In het kader van der verkiezingen heeft Schippers een interview gegeven in Trouw. Hier deed zij een aantal opmerkelijke uitspraken, zoals over de Nederlandse zorg.
"Nederland kun je geen kapitalistisch land noemen," antwoordt ze, op de vraag of jonge Nederlanders geen woning kunnen vinden vanwege het doorgeschoten kapitalisme. "In zo’n land zou ik ook helemaal niet willen wonen. Hier hebben we een vangnet voor de zwakkeren. Het Amerikaanse zorgsysteem vind ik het slechtste van de wereld. Hier ligt iemand die werkloos is in het ziekenhuis naast de directeur van een groot bedrijf, en krijgt die tweede geen voorrang omdat hij meer geld heeft."
Schippers was zelf van 2010 tot 2017 de minister van Volksgezondheid, Welzijn en Sport (VWS). Hierop heeft ze destijds grote kritiek gekregen, onder meer dat ze de zorg voor patiënten veronachtzaamde. In een lezersbrief aan De Telegraaf schrijft E. Meijer dat Schippers weliswaar de begroting binnen de afgesproken kaders te houden, maar dat zorgverzekeraars zich hierdoor wel gedwongen zagen tot 'wurgcontracten voor vrijwel alle zorgverleners', en geen extra uitgaven aan 'nieuwe behandelmethoden en of medicijnen'.
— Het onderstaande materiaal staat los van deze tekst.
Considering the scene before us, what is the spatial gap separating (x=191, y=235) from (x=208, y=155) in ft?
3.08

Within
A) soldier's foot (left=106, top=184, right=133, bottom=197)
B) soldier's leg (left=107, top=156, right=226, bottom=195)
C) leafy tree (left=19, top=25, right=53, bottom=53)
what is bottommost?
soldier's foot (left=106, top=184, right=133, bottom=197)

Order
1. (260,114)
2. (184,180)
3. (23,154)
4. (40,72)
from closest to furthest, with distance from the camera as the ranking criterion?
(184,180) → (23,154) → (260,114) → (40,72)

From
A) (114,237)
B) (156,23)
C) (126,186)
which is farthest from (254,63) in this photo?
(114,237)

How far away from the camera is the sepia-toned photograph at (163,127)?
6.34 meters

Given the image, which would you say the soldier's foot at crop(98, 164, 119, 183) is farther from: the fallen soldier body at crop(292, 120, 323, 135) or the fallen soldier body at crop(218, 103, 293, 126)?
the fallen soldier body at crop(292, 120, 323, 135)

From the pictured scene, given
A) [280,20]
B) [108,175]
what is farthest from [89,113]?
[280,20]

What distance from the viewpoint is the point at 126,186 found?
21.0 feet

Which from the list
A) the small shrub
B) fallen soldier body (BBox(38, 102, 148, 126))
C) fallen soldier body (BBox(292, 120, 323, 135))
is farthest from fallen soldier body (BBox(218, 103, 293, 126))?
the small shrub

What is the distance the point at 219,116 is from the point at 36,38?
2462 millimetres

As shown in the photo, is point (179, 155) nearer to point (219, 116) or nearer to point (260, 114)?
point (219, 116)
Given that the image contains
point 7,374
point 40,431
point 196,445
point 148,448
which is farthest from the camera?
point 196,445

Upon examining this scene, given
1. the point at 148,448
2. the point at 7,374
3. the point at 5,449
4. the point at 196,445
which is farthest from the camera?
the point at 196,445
Meijer noemt Schippers 'het toonbeeld van de huidige politieke malaise', waarin geld boven de menselijke maat ging. Hij noemt haar 'de (met afstand) slechtste' VWS-minister van de afgelopen paar jaren, 'zeker vanuit het perspectief van de patiënt'.
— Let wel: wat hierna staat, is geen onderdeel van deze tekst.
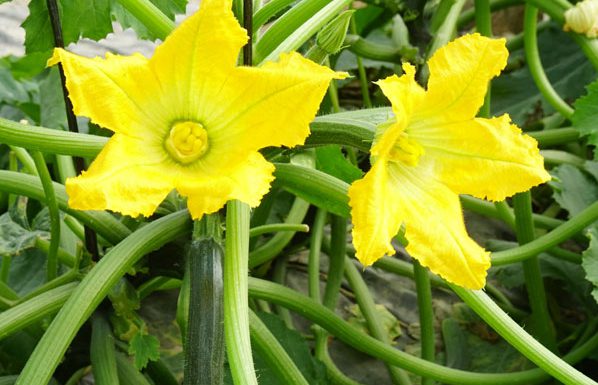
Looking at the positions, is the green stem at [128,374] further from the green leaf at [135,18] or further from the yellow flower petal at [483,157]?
the yellow flower petal at [483,157]

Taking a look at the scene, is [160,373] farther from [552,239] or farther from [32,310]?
[552,239]

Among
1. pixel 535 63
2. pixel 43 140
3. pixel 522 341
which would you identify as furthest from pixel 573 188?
pixel 43 140

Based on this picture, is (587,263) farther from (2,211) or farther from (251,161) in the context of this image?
(2,211)

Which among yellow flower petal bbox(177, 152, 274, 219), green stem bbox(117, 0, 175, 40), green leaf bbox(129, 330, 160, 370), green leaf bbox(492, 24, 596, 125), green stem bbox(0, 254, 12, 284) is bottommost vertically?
yellow flower petal bbox(177, 152, 274, 219)

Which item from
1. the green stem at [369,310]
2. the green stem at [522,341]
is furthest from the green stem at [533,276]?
the green stem at [522,341]

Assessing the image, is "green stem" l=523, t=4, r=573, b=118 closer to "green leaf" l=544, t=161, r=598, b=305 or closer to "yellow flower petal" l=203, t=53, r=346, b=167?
"green leaf" l=544, t=161, r=598, b=305

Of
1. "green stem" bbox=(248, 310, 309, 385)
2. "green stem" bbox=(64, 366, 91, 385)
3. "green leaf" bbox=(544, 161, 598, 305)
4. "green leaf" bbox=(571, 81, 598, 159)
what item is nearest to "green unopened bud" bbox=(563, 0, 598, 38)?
"green leaf" bbox=(571, 81, 598, 159)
Bovendien kwam Schippers tijdens haar ministerschap meermaals in opspraak vanwege vermeende belangenverstrengeling, bijvoorbeeld door onvermelde contacten met de tabaksindustrie, en fraude in de zorg. Vooral door haar werk in de gezondheidszorg kon ze rekenen op kritiek: Zondag Met Lubach maakte er destijds een uitgebreid item over. Uiteindelijk overleefde Schippers drie moties van wantrouwen in de Tweede Kamer.